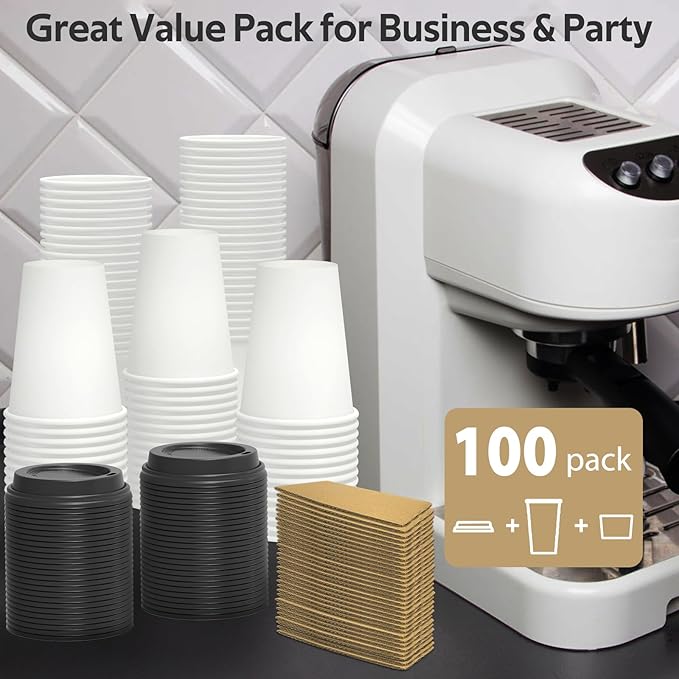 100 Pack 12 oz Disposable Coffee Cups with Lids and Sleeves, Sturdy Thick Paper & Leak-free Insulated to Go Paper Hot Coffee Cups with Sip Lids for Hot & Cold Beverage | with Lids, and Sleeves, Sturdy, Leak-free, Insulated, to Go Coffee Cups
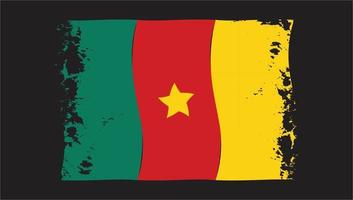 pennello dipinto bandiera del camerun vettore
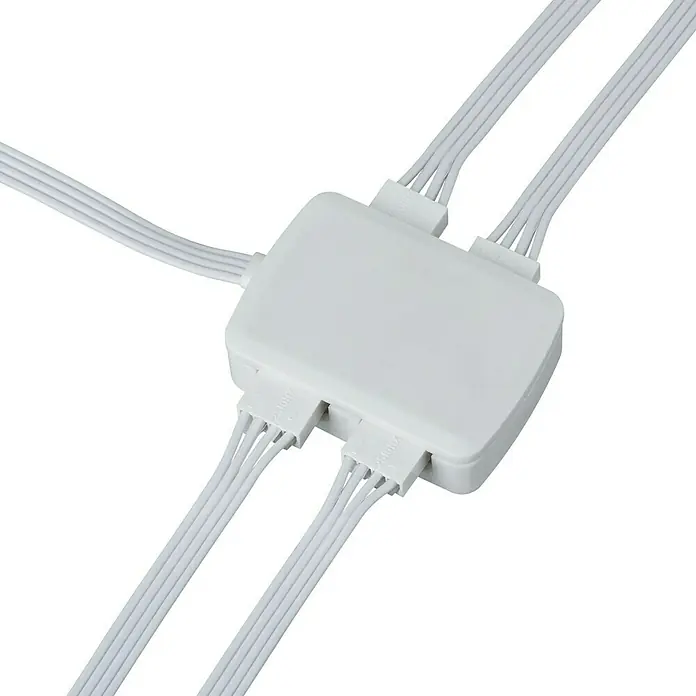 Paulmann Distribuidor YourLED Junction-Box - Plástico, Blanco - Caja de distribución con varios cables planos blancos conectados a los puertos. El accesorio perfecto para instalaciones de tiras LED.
○ ○ ○ ○ ○ ○ ○
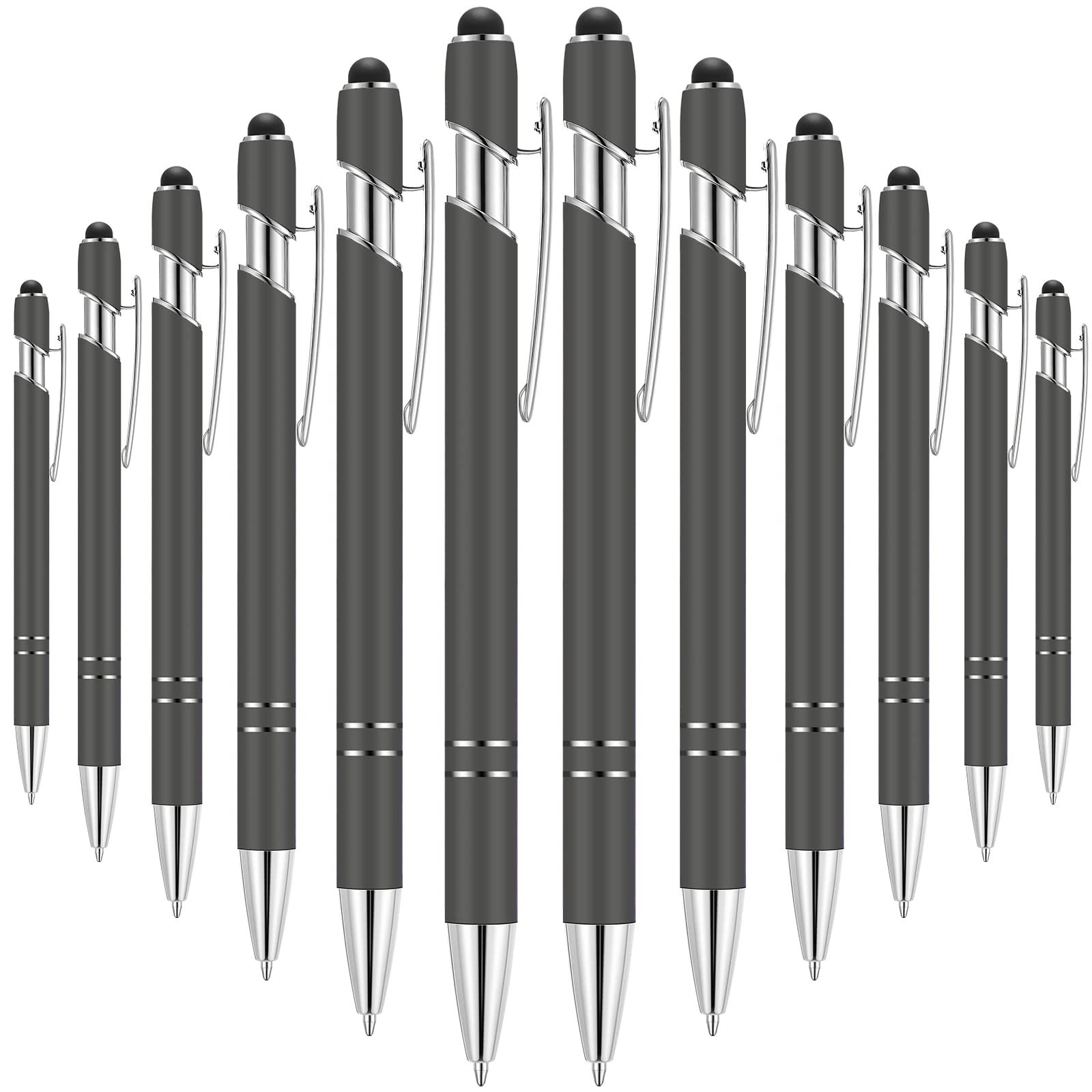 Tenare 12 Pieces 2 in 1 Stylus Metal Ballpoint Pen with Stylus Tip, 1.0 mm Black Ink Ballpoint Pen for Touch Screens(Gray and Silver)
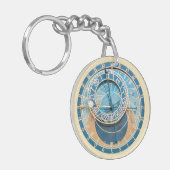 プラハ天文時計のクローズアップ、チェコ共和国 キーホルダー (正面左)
○ ○ ○ ○ ○ ○ ○
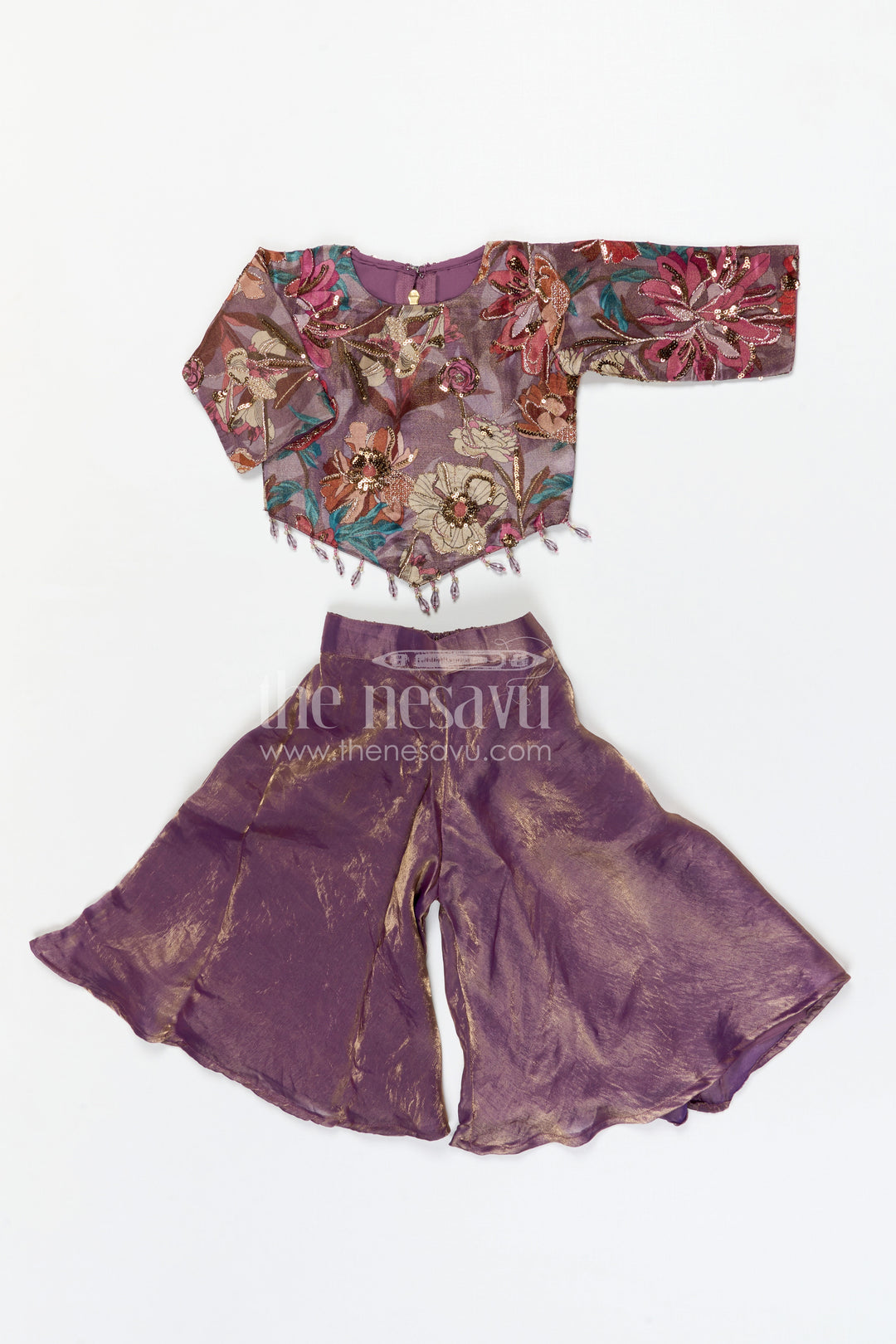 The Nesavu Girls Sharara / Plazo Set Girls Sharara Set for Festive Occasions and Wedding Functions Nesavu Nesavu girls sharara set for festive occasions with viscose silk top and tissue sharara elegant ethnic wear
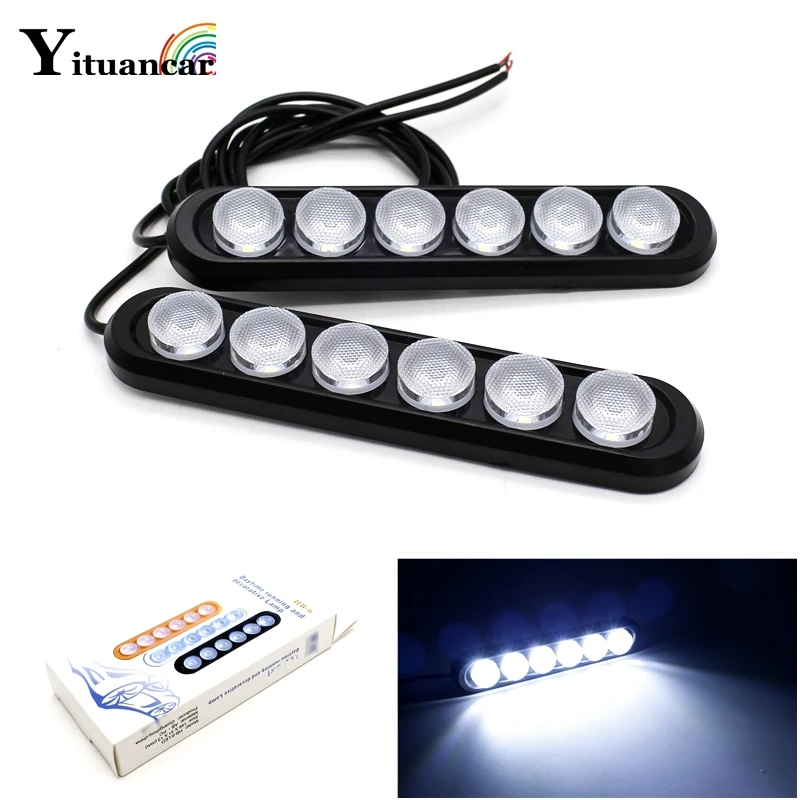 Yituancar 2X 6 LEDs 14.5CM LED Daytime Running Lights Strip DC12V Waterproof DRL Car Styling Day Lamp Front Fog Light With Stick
○ ○ ○ ○ ○ ○ ○
• [About this exercise]:
Everything above from the line with "100 Pack 12" through the line with "Paulmann Distribuidor YourLED" should be retyped exactly, and nothing else; omit pictures.

• [Your solution]:
 100 Pack 12 oz Disposable Coffee Cups with Lids and Sleeves, Sturdy Thick Paper & Leak-free Insulated to Go Paper Hot Coffee Cups with Sip Lids for Hot & Cold Beverage | with Lids, and Sleeves, Sturdy, Leak-free, Insulated, to Go Coffee Cups
 pennello dipinto bandiera del camerun vettore
 Paulmann Distribuidor YourLED Junction-Box - Plástico, Blanco - Caja de distribución con varios cables planos blancos conectados a los puertos. El accesorio perfecto para instalaciones de tiras LED.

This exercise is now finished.